In 2020, on the Monday before Thanksgiving, Gene died from Covid-19. It was my first real brush with the pandemic, the first person I lost as we all began working from home and distancing ourselves from those we care about. While I wasn’t looking, a huge hole gaped open in my life. I was bereft. A year and a half later, as we started to emerge from isolation, I gave a eulogy at Gene’s memorial service. I didn’t mention the Sta-Puf Pro-Sport game that brought us together. It was too silly and too much fun for such a sad, solemn occasion. I said the right things, even told some good stories, but not nearly all of them, and although I tried, I couldn’t possibly convey how much I miss Gene’s presence in my life. I keep searching for words to describe my feelings about the loss of that fine, funny man and our long friendship, but so far, my memories are like those long-ago marshmallows – soft and sweet…and stinging when they hit.

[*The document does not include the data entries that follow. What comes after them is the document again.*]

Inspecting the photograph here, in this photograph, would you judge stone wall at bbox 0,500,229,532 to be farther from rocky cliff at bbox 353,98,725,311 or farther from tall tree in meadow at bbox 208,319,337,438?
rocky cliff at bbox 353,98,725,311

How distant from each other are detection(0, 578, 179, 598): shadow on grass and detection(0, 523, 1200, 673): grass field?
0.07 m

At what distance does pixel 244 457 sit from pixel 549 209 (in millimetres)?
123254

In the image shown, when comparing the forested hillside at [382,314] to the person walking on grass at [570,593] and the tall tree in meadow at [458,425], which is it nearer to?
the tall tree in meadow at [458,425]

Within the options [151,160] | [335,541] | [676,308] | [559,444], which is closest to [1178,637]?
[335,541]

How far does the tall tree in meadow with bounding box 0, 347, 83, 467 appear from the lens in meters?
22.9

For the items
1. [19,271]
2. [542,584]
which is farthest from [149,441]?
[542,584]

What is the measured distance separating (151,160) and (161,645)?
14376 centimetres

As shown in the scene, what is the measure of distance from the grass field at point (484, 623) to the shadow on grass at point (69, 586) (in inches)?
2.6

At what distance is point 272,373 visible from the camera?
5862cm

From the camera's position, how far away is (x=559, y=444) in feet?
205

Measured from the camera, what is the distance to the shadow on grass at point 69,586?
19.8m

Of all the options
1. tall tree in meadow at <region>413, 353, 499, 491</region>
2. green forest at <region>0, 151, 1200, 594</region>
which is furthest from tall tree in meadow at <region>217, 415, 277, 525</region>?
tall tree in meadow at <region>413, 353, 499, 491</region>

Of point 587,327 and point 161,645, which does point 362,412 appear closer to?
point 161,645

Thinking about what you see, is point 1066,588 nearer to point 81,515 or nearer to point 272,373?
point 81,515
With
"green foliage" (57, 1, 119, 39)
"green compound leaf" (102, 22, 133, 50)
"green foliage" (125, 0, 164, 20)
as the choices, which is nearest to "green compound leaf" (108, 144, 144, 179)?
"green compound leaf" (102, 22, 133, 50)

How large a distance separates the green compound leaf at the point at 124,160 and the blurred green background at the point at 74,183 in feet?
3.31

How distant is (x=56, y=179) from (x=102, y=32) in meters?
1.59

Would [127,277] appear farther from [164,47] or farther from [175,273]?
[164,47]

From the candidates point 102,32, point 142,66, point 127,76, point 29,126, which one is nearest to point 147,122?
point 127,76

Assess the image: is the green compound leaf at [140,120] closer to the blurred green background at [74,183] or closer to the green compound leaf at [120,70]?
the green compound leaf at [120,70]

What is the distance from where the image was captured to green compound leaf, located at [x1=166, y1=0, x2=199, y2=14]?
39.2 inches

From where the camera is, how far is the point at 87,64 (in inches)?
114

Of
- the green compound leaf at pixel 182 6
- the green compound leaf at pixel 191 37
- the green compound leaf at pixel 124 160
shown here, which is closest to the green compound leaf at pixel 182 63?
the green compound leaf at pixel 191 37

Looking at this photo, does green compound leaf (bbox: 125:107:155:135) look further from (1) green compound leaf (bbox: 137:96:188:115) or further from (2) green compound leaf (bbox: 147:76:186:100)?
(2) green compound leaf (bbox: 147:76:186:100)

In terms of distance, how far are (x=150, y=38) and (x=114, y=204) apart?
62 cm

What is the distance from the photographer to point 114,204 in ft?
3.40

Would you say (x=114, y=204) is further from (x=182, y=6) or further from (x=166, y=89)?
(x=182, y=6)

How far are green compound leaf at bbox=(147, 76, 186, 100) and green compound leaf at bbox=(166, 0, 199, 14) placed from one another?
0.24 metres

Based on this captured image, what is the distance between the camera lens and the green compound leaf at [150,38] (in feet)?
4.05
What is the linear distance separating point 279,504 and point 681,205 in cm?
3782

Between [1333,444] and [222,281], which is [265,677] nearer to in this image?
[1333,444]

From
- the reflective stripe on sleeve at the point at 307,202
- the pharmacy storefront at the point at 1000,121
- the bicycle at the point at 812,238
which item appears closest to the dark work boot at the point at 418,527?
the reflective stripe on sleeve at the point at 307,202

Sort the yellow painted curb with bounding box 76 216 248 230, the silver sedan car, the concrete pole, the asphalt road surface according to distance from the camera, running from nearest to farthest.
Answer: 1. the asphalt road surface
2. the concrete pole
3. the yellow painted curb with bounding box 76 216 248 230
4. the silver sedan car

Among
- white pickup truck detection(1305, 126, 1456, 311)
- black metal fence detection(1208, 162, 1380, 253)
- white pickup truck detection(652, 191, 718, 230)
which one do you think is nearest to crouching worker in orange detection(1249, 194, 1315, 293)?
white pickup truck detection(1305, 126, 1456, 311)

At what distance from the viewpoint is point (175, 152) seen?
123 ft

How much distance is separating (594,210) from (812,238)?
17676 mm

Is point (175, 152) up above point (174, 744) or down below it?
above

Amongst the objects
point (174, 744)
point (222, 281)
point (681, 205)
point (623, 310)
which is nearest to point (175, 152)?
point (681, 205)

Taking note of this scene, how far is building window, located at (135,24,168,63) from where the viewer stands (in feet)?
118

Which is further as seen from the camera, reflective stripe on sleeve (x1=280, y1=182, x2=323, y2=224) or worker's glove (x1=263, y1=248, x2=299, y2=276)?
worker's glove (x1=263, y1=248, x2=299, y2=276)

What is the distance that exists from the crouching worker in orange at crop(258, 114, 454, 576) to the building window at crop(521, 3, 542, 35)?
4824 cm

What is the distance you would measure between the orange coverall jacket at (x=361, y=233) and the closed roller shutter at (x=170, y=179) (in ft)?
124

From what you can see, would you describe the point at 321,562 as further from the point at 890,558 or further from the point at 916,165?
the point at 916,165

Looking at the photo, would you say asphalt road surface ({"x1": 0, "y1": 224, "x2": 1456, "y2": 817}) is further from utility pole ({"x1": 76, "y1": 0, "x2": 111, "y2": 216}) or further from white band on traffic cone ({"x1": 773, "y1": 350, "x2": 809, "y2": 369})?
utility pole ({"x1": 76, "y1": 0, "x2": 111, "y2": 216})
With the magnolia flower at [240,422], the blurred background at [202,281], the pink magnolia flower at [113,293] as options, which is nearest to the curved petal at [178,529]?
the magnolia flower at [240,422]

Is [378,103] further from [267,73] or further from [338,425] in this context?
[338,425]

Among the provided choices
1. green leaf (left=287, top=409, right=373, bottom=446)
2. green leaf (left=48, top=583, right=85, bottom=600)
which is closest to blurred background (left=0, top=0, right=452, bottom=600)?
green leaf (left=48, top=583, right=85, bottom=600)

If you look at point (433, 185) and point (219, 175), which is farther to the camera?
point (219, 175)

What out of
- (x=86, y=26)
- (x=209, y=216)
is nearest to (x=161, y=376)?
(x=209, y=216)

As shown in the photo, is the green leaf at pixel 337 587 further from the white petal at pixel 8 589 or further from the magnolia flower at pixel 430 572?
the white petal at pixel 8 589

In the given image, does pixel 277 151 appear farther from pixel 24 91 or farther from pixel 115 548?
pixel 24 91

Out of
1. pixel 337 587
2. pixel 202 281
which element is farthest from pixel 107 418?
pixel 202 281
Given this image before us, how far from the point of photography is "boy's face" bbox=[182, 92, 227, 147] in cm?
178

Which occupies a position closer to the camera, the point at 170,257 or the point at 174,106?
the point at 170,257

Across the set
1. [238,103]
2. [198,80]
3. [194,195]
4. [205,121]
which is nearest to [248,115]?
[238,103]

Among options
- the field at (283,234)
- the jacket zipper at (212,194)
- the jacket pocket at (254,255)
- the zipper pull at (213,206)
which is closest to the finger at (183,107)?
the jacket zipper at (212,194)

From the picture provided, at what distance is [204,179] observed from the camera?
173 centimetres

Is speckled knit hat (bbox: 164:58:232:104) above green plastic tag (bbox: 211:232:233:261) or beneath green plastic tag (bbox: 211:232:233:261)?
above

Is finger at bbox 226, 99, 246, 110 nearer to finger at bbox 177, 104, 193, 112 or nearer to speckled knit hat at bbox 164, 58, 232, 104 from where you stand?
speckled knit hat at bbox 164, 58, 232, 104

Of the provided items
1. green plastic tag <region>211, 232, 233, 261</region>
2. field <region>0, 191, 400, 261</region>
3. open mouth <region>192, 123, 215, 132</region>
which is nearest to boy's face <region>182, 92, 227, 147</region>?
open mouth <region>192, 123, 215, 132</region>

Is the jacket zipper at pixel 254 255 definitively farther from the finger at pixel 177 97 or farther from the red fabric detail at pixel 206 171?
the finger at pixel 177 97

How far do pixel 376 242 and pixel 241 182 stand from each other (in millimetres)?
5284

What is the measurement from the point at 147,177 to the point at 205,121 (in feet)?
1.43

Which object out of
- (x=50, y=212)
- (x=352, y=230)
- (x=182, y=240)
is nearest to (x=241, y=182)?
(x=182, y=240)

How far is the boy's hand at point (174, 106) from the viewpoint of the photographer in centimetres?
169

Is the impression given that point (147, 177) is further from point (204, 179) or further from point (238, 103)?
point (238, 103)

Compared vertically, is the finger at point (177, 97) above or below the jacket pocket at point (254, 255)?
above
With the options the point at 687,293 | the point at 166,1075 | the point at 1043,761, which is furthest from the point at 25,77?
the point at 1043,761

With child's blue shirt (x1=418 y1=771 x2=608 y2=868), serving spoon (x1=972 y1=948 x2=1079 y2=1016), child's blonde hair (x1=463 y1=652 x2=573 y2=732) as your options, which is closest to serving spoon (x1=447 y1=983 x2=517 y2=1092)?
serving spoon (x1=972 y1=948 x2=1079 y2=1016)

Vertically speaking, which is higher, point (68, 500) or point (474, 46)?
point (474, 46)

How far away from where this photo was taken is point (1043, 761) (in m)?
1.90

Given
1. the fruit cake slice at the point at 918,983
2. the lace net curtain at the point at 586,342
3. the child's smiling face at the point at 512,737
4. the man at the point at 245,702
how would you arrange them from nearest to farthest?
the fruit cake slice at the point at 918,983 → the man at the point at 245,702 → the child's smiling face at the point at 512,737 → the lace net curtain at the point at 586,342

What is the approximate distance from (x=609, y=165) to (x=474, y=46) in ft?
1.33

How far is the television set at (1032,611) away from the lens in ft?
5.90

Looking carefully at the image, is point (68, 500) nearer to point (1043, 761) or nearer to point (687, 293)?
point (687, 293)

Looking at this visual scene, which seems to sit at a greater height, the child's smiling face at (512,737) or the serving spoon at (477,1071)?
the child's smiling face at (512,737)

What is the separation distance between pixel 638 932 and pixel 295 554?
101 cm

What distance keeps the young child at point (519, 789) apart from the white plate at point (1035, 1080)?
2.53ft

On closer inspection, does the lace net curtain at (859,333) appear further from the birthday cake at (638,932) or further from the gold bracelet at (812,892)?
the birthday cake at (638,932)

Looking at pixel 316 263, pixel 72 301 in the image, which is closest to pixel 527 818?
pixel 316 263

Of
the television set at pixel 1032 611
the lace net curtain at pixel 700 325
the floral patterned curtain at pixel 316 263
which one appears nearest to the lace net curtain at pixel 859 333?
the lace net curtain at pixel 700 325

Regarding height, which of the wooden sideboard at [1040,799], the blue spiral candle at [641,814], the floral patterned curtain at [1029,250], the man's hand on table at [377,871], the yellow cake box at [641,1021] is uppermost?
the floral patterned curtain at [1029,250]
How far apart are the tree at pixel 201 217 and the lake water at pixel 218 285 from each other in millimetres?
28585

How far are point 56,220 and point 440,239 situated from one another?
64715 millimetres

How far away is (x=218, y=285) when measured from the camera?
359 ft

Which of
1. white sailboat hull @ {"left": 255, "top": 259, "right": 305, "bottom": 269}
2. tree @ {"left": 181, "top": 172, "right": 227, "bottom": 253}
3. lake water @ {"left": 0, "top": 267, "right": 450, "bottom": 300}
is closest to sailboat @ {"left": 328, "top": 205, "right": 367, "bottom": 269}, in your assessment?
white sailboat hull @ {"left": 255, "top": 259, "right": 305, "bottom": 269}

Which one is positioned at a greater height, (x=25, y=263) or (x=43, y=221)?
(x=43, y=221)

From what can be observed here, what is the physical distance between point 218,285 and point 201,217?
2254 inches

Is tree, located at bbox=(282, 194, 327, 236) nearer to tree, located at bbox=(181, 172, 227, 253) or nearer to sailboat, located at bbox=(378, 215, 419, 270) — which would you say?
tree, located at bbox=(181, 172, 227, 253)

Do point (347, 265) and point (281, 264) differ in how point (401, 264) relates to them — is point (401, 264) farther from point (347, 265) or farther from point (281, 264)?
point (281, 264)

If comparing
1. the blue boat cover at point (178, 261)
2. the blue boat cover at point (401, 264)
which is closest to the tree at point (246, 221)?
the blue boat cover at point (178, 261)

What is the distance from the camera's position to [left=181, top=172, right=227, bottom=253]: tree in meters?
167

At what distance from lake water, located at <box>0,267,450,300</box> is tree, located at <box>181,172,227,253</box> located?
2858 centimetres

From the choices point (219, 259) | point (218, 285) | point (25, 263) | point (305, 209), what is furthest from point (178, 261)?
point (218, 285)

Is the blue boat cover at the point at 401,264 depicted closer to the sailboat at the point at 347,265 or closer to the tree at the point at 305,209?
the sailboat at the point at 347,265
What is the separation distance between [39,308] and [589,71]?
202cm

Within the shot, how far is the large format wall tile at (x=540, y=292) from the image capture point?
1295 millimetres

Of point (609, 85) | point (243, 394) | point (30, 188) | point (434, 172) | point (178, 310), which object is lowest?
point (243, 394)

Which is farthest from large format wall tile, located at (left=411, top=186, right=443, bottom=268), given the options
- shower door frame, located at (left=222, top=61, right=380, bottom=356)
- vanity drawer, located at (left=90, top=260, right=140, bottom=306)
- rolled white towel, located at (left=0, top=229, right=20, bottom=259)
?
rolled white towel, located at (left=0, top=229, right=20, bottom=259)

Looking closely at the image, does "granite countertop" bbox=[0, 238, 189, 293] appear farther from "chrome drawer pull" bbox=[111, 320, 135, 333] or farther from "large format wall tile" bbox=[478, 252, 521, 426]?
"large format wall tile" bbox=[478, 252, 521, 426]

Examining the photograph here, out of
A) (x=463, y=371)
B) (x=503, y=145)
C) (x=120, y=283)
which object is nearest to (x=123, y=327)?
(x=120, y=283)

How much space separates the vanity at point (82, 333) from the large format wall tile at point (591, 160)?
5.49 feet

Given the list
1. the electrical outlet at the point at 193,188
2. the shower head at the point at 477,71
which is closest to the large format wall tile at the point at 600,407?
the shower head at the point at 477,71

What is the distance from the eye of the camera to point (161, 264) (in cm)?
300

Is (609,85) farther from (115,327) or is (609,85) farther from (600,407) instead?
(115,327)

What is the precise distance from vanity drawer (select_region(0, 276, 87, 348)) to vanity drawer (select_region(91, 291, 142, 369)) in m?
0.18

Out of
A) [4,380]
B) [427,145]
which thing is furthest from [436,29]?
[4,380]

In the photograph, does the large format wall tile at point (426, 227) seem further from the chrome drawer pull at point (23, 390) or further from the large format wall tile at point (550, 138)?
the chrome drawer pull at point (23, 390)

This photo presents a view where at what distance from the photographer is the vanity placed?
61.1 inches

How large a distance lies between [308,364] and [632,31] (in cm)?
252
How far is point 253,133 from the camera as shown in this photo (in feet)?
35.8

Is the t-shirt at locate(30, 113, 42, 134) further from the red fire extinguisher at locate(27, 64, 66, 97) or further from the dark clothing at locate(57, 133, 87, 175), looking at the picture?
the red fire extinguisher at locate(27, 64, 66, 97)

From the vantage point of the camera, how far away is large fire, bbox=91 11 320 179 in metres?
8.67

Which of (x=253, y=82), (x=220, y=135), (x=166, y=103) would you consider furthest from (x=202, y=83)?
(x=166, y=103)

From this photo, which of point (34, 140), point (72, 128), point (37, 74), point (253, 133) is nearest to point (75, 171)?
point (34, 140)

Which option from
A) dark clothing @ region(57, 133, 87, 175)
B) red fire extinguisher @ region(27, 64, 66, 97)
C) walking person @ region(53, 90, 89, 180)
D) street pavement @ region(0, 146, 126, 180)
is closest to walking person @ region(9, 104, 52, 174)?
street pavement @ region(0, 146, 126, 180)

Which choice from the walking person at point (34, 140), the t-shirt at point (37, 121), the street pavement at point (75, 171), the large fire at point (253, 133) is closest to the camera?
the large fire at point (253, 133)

Bit by bit, that’s all she wrote…

Marcie Miller

Reader, writer, artist, partner, sister, friend. I am complicated: a fourth generation Coloradan living in my childhood home most of the time, but migrating each year to Hawaii with the whales. I am a glassblower, so I like to play with fire. I have chased adventure and sought a bit of danger, but am grateful for my cozy home.  I hope to walk the Camino before I’m 75, but I keep injuring my ankles. My grandson thinks I know everything; my teenage granddaughter thinks she does. He is right.